A questão da paternidade não só sustenta a trama, como também estrutura a narrativa, ou com a voz do autor implícito Machado de Assis que emerge através das recorrências de seus contos, ou pelas intertextualidades. Ao se levar em conta o problema da paternidade como fator determinante que sustenta a trama da narrativa, deslocamos Dom Casmurro de um sistema cuja dominante é o adultério feminino para outro sistema de tradição dominante nas narrativas do século XIX: o problema da transmissão, das relações entre pais e filhos, perguntando-se onde os conhecimentos herdados podem ser encontrados, e como sua transmissão se efetiva, mostrando os enganos e os fracassos de um sujeito criado sem a figura de um pai. Se isso acontece a um indivíduo, pode ocorrer também a um país, isto é, há a possibilidade de que resultem enganos e fracassos num país governado sem a figura de um pai, no nosso caso, do Imperador. Dom Casmurro é deslocado do sistema de Madame Bovary de Flaubert e de O primo Basílio de Eça de Queirós, e passa a inserir-se no sistema de O vermelho e o negro de Stendhal e Pai Goriot de Balzac.

É importante salientar que a autobiografia termina no capítulo CXLV, “O regresso”, mas continua num outro capítulo, que inicia com a afirmação: “Não houve lepra”. A lepra remete à polêmica sobre a guerra da Criméia e à doença que levou Manduca ao padecimento e depois à morte. Com a morte de Manduca, seu pai sofre muito. Não houve sofrimento pela perda de Ezequiel, pois Bentinho não se considerava seu pai. A lepra implica sofrimento do doente e do seu pai, o que não houve. Ezequiel morre, não de lepra como Manduca, mas de uma fere tifóide. Morreu como os Estados morrem, como morreu o Segundo Reinado e como poderá morrer também, no futuro, o sistema republicano.
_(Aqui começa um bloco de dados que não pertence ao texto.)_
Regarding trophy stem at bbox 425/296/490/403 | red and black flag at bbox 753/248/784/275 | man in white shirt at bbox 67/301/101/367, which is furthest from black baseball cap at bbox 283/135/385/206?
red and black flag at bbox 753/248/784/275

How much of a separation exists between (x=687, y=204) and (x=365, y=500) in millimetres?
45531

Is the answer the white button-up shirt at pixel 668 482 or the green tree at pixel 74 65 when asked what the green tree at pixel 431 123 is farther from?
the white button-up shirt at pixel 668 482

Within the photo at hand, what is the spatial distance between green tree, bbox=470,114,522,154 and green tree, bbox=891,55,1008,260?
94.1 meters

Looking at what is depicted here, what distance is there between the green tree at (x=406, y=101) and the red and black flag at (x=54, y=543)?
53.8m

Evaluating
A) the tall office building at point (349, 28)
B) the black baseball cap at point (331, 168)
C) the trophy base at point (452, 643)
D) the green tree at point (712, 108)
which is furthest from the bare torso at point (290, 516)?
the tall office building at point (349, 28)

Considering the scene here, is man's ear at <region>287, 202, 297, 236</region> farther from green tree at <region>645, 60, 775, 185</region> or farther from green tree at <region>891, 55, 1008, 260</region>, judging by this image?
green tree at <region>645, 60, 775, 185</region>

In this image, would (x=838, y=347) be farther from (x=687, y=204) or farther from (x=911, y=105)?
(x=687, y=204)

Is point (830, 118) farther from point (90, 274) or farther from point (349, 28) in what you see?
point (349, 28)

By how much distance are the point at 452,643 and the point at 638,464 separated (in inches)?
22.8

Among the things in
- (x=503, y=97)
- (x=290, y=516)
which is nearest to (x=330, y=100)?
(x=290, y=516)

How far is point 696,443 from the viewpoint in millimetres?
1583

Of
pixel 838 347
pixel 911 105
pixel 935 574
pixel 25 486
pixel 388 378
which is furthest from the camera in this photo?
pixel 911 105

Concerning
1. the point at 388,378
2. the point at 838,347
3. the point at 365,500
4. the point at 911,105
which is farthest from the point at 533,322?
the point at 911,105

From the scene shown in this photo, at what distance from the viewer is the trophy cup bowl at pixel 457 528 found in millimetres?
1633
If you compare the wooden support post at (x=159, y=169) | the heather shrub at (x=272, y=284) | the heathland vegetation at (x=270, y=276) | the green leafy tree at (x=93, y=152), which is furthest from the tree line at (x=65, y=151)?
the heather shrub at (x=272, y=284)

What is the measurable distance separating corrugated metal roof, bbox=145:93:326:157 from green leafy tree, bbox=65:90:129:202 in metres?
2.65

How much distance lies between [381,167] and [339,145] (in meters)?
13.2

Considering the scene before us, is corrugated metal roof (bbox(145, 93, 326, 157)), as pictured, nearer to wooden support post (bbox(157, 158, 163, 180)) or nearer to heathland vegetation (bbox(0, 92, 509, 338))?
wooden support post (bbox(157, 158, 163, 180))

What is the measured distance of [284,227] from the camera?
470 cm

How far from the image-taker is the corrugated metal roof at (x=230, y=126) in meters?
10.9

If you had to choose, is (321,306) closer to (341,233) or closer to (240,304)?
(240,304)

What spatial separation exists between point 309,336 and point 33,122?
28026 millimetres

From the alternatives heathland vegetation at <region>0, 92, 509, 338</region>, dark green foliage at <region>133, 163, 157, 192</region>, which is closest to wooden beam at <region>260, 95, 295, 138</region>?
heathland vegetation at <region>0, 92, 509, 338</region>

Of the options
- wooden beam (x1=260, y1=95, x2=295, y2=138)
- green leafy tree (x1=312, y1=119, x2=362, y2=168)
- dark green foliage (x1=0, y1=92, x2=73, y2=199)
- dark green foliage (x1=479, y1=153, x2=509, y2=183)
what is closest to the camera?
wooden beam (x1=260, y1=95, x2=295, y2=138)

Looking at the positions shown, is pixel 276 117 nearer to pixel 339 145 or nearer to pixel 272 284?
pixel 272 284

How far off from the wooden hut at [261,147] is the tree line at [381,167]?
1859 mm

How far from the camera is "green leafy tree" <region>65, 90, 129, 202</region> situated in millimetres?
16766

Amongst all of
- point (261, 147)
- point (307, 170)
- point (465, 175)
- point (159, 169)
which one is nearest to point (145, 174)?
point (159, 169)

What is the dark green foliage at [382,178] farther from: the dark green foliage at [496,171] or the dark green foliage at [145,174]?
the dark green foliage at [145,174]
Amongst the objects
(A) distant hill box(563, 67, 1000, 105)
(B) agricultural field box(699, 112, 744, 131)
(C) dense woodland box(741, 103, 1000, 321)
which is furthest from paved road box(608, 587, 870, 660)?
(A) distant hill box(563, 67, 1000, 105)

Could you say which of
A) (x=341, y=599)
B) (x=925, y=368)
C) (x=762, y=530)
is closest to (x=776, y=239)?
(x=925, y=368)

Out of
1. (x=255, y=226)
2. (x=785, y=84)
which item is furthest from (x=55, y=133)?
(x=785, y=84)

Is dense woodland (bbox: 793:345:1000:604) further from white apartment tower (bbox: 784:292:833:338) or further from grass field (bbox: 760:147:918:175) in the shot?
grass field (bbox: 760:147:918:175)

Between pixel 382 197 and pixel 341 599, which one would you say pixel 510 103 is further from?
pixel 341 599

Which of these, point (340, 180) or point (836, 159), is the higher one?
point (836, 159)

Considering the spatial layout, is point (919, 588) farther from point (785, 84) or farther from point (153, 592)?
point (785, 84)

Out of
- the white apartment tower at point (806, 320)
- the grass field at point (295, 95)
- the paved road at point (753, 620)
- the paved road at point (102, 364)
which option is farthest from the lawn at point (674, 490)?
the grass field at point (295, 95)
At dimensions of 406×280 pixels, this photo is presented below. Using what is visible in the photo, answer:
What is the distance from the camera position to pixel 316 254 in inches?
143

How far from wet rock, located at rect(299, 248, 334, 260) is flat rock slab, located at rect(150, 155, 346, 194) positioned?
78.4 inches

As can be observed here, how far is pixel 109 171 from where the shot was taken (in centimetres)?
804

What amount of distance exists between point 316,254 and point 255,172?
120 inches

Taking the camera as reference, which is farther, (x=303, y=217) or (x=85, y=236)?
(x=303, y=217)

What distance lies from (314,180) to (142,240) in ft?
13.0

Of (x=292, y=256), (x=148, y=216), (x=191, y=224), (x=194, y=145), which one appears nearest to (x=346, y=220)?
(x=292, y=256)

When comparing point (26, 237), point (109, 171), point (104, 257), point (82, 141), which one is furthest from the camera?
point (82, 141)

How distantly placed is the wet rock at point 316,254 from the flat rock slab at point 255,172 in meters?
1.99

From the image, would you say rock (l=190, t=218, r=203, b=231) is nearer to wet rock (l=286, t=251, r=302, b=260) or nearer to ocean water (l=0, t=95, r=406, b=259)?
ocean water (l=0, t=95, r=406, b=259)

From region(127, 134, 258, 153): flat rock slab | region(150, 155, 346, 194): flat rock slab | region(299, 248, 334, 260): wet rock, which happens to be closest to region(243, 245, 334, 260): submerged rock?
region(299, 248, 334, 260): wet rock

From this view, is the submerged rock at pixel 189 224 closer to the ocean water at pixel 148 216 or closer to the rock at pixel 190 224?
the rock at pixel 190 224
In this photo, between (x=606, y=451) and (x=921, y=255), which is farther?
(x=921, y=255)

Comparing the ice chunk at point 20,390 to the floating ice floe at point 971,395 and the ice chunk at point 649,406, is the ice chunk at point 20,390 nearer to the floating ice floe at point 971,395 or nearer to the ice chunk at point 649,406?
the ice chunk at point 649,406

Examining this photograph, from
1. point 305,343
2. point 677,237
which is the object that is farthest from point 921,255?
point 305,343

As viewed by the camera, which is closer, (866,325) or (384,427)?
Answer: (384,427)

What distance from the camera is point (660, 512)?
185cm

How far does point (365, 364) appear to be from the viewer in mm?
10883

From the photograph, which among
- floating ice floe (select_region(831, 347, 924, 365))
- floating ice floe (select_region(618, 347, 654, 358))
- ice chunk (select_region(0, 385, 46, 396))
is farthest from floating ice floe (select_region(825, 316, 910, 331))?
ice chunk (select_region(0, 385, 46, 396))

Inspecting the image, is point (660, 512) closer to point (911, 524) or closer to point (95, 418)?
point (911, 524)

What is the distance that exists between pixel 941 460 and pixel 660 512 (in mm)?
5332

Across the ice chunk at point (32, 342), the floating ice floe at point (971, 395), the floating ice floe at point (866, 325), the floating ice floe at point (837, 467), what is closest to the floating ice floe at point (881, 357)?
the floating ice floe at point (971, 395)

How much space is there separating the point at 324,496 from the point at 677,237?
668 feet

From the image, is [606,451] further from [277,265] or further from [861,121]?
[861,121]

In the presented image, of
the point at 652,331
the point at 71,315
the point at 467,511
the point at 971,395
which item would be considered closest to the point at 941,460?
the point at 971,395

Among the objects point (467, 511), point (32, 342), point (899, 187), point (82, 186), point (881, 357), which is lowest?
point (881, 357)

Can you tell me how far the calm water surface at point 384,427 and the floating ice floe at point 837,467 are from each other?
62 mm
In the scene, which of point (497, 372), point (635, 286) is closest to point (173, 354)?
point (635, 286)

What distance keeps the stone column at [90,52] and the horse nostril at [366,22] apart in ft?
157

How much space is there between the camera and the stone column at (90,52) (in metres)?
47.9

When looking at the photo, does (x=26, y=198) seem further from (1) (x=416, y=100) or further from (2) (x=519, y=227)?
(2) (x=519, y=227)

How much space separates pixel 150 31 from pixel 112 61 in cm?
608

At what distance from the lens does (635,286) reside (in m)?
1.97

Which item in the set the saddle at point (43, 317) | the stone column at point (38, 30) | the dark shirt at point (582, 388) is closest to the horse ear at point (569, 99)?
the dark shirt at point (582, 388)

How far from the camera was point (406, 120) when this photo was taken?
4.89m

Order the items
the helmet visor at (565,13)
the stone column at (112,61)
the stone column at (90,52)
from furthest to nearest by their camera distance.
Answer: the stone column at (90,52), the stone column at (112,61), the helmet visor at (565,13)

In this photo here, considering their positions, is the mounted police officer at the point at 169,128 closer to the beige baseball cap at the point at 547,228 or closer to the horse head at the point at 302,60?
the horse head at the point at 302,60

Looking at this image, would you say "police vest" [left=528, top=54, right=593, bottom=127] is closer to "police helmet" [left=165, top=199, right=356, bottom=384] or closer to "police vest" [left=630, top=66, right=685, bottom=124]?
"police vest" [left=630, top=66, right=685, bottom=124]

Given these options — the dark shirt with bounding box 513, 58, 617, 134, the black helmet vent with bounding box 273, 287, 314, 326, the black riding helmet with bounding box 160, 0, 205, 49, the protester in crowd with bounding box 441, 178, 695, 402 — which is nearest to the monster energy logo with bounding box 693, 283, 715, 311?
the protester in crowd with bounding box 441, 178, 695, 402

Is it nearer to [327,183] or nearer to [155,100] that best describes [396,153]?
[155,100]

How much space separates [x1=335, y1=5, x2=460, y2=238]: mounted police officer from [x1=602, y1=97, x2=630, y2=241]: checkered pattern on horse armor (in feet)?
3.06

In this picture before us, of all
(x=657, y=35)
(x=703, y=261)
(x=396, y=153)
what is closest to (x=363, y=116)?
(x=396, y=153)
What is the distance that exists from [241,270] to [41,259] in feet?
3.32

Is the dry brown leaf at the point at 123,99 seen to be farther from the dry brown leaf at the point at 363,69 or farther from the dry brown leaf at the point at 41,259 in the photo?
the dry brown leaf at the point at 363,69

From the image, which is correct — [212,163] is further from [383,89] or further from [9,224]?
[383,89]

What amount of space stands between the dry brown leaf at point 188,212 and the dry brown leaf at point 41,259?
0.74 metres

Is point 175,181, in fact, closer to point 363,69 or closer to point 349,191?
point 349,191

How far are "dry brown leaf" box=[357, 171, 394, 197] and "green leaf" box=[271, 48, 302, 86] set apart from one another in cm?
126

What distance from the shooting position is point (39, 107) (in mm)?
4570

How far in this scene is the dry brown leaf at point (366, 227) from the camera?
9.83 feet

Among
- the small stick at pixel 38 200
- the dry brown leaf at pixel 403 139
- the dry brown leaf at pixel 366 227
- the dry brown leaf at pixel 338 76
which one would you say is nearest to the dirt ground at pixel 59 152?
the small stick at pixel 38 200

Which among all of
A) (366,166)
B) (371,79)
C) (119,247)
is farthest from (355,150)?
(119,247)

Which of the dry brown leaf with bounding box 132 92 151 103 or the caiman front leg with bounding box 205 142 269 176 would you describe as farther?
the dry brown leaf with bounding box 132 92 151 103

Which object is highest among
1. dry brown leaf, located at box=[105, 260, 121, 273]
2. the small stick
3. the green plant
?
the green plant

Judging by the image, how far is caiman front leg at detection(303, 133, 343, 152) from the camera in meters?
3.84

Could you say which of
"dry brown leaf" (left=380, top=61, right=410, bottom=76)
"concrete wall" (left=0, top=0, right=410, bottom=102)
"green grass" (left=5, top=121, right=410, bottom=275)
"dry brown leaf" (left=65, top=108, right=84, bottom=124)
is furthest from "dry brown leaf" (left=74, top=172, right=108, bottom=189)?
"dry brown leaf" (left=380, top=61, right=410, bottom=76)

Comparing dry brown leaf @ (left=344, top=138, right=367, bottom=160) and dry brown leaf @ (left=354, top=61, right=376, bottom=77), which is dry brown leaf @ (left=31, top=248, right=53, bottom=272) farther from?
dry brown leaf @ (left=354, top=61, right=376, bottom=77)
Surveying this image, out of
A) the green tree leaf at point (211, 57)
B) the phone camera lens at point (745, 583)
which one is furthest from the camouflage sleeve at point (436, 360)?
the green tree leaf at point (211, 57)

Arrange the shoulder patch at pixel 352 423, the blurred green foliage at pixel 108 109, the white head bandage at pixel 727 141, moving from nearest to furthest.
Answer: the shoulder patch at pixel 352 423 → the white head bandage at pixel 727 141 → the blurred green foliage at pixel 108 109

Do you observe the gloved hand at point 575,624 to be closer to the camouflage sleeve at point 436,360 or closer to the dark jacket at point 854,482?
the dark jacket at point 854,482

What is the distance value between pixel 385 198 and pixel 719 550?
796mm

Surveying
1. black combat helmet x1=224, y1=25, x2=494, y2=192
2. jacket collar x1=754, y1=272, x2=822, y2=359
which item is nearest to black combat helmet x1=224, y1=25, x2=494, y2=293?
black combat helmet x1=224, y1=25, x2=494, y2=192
Nesse sentido, Ezequiel pode ser considerado como a transição do sistema monarquista para o sistema republicano, pois que é filho de Bento/ Segundo Reinado e de Capitu/República. Morre fora do seu país, como morreria D. Pedro II. Se por um lado a casa funciona como um museu do sistema patriarcal, pode ser, por outro lado, o último baluarte do Império. Os dois significados convergem para a mesma questão: a questão do pai. Inseguro e comandado por José Dias, por D. Glória e por Capitu, Bentinho resgata seu poder de pater familia quando silencia Capitu e determina seu exílio. É a única decisão que ele toma sozinho, sem que ninguém o influencie. Esse resgate da autoridade masculina, porém, só se concretiza na e pela escritura da autobiografia. É por isso que o romance retorna ao início. Só depois que escreve a história de sua vida, na qual o importante não é a realidade como matéria, mas a maneira como estas são articuladas na e pela linguagem, só depois que vê completada a trama que resgata a sua condição de homem avant la lettre, ele se sente pronto a empreender a História dos Subúrbios, obra que exigiria documentos e datas, num processo de ajuste do texto à realidade.

Em Dom Casmurro, estrutura e função estão interligadas. O ponto de vista estético e

o ponto de vista histórico estão em conexão, e essa conexão é que nos permite ver, na narrativa, mais do que narrativa. É o dentro e o fora da literatura. É o mundo da obra. É Machado de Assis.